Other popular products include electronics, jewelry, designer apparel, perfume, satellite equipment, bicycle helmets, light fixtures, automobile parts, circuit breakers, shampoo, batteries, and even fake Viagra pills — all of which can pose serious hazards for consumers.
"You don’t know where it's being made if it’s not a legitimate manufacturer of the item," said Cpl. John Montgomery with the RCMP Federal Enforcement Section.
"And really, you dont know what it's made of. They're making a counterfeit product, so they're not held to any manufacturing standard."
The RCMP in Winnipeg on Tuesday held its second annual counterfeit goods open house to display some of the items.

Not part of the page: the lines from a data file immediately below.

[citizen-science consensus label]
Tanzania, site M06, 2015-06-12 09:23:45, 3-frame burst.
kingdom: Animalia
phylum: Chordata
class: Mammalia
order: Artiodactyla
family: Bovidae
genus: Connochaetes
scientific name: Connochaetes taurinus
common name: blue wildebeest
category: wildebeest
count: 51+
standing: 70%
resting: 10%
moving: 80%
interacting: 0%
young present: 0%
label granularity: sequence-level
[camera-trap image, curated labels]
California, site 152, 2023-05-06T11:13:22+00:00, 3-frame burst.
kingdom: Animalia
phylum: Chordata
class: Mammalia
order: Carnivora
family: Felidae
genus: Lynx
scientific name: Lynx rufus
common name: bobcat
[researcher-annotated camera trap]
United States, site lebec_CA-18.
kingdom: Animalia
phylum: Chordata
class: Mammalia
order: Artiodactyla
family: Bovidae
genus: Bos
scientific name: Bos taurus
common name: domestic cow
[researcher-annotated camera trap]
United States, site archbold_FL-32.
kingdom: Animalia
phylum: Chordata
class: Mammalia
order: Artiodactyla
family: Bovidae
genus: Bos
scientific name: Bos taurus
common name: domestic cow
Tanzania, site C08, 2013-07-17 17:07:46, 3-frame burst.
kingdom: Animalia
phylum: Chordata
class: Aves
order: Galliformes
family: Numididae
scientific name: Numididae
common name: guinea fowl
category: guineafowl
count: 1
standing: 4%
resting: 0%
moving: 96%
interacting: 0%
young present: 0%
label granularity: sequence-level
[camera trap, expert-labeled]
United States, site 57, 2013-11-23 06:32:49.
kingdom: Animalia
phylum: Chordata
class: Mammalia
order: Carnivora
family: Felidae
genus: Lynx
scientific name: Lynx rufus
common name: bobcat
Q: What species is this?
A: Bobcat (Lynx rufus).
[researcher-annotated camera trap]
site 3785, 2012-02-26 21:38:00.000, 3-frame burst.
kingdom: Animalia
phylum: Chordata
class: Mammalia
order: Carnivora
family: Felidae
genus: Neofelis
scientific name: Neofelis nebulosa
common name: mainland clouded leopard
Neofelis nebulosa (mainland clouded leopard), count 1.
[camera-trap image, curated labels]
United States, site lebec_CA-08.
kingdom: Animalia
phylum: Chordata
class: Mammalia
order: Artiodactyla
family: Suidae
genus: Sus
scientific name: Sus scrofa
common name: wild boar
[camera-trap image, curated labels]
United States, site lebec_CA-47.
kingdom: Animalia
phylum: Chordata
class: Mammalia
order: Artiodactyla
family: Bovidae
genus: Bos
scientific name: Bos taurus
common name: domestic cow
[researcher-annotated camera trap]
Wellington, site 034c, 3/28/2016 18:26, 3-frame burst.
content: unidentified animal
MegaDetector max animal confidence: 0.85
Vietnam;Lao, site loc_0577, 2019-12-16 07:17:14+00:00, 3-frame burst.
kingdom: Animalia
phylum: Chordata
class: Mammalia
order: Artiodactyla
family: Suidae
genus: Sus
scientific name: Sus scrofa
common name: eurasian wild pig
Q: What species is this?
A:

Since 2009, they have siezed more than $56 million worth of counterfeit goods in Canada.
In addition to the risks of buying and using substandard products, there is an economic impact as well.
"These knockoff items represent a direct loss to Canadian workers, manufacturers, and retail distributors," said RCMP spokesman Cpl. Miles Hiebert.
Sending up red flags
Tips and indicators to help consumers detect counterfeit products:
- If the price is too good to be true, it’s likely fake.
- Compare prices.
- Be wary of shopping online; do your due diligence on the company you are dealing with and ask questions on the return policy.
- If shopping online, be aware that the item(s) shown in a picture may be genuine, but what you see may not be what you receive.
- You pay for what you get. High-end items, particularly in women’s fashion, should reflect the designer quality.
- Counterfeit items often have substandard material craftsmanship.
- Watch for packaging. Often the packaging has been tampered with and products normally sold in packages are being sold individually.
- If you note spelling mistakes on the product or packaging, it’s likely counterfeit.